Malaysian cement – good prospects for two years ahead
Published: 06 June 2011

Prospects for the Malaysia cement sector is expected to remain positive for the next two years given the narrowing demand-supply gap in 2011 and the year after.

Based on RHB Research Institute Sdn Bhd’s (RHB Research) six per cent growth forecast for domestic cement consumption, demand was likely to grow from 16Mt  in 2010 to about 18Mt by 2012.

On the other hand, industry capacity would remain constant at about 20Mt over the next two years in the absence of expansion by players.
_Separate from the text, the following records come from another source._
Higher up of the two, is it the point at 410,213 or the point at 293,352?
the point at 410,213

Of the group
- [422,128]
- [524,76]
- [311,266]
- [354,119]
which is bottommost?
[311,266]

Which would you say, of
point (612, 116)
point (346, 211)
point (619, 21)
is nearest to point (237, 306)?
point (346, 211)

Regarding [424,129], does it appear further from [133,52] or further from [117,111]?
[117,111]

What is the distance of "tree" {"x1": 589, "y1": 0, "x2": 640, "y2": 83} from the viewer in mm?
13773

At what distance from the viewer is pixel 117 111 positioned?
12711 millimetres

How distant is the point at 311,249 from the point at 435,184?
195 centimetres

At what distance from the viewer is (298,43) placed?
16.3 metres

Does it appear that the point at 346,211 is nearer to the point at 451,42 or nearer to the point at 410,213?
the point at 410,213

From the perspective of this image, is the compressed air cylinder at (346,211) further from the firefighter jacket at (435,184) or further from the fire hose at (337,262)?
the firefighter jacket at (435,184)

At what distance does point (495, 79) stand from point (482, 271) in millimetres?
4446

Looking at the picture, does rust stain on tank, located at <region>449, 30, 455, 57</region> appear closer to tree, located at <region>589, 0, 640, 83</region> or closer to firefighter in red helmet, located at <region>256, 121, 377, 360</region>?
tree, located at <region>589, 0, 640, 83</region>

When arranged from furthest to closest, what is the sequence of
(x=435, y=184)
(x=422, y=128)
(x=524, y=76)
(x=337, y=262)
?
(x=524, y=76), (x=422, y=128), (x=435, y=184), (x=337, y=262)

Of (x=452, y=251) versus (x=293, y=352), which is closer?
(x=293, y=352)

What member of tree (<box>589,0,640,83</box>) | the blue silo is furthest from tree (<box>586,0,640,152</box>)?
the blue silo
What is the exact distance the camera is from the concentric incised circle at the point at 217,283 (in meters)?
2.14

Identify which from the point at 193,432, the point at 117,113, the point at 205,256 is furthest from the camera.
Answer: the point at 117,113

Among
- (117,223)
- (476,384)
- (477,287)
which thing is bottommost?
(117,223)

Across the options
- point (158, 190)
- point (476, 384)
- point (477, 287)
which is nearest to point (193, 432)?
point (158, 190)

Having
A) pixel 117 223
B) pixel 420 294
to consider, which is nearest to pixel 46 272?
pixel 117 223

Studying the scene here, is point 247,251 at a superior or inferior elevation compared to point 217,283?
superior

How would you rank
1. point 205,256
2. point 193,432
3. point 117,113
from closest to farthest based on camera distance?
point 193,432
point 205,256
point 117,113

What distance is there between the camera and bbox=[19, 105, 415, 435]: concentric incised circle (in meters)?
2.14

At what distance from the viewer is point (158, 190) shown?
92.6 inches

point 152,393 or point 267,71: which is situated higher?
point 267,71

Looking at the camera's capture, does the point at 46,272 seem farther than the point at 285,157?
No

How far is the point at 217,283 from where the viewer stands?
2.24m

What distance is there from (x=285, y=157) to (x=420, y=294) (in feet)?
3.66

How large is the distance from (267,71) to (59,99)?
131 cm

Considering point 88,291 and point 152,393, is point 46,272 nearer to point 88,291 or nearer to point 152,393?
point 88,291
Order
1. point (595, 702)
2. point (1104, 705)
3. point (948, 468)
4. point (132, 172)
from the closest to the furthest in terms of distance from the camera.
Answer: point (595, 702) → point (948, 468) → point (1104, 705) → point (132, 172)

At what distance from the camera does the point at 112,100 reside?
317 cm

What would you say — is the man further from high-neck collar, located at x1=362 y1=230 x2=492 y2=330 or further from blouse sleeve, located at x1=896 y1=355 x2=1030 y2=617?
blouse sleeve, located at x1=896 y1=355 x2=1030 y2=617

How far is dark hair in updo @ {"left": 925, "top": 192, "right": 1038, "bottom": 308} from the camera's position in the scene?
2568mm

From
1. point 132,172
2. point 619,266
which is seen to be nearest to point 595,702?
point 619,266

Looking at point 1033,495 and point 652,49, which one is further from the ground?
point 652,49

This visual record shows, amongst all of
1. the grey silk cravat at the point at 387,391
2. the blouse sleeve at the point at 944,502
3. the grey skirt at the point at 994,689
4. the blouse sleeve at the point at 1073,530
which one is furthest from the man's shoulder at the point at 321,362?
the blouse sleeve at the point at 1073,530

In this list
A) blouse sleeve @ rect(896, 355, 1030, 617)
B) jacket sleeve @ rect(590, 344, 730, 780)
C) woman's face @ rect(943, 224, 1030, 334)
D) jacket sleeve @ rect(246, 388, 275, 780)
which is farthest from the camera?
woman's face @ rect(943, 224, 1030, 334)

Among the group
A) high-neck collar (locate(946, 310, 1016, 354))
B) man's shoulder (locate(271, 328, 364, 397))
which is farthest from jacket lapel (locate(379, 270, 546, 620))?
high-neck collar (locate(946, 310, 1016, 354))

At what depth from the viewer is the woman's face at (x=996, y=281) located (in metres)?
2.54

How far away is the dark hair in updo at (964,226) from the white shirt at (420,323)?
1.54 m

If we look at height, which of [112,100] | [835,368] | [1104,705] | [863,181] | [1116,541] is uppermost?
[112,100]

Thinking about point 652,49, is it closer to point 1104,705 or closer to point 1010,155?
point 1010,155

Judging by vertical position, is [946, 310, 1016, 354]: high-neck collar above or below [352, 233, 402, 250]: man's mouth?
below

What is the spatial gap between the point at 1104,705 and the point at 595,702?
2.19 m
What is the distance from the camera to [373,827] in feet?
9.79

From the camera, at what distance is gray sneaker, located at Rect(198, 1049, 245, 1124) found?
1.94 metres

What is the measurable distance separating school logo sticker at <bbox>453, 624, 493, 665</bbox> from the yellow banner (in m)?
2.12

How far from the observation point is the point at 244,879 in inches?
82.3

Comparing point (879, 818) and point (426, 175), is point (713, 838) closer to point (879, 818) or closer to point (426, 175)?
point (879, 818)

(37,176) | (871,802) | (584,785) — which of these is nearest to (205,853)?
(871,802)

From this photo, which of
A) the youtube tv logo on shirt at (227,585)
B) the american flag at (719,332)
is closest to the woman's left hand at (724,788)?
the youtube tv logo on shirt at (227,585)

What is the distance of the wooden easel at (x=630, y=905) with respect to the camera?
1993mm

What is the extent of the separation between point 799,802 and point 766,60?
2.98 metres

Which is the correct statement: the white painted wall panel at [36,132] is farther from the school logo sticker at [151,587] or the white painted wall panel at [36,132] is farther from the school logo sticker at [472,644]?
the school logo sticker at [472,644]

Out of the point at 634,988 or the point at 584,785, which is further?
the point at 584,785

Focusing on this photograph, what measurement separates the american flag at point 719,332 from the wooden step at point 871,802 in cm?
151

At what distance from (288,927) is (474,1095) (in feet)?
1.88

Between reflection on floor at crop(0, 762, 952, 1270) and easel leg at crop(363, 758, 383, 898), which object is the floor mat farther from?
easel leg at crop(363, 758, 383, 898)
This means that the industry’s excess capacity over domestic consumption would shrink from 4Mt in 2010 to only 2Mt by 2012.

However, the research firm remained cautious about the sector’s prospect in 2013, as industry capacity would likely increase by as much as 25 per cent to 25Mt due to the expansion by YTL Cement Bhd (YTL Cement), Cement Industries of Malaysia (CIMA) and Hume Cement Sdn Bhd (Hume Cement).

Against RHB Research’s 19Mt forecast for domestic cement consumption in 2013, the industry’s excess capacity over domestic consumption would widen from 2Mt in 2012 to 6Mt in the year after.

“Our base assumption is a six per cent growth rate in 2011 for domestic cement demand to 17Mt, underpinned by a key on-going large-scale infrastructure projects and robust property development activities,” said the research firm.

It further pointed out that for 2012 and 2013, domestic cement demand would grow by six per cent YoY to 18Mt and 19Mt respectively, driven by other major public infrastructure projects particularly the MYR40bn MRT project.

“There would be no new capacity addition in 2011 and 2012. However, assuming the expansion plans of YTL Cement, CIMA and Hume Cement were to go ahead, the industry’s total capacity would go up by a whopping 25 per cent by mid-2013.

“On the back of the narrowing demand-supply gap over the next two years, we foresee less intense competition and hence better pricing power for players,” said RHB Research.

“A better pricing power translates to better margins and profitability as well as ability to pass on higher input costs such as thermal coal and electricity tariff.” It already appeared that cement producers had been able to do so as evidenced in the six per cent increase in domestic cement prices since March 2011 to cover higher thermal coal costs.

The research firm believed that cement producers would also likely be able to pass on the electricity tariff hike by raising the effective selling prices.

Moving forward, RHB Research also foresaw that the increase in domestic cement demand was likely to prompt the players to cut the razor-thin cement export business, channeling the volume to the much more profitable domestic market.

“In our view, overcapacity in the industry appears inevitable by 2013 as we believe the growth in domestic cement demand will not be sufficient to absorb the additional capacity. This could potentially lead to a price war, likely to be initiated by YTL Cement in order to gain market share, while Lafarge will be compelled to respond in order to defend its No.1 market position,” said the research firm.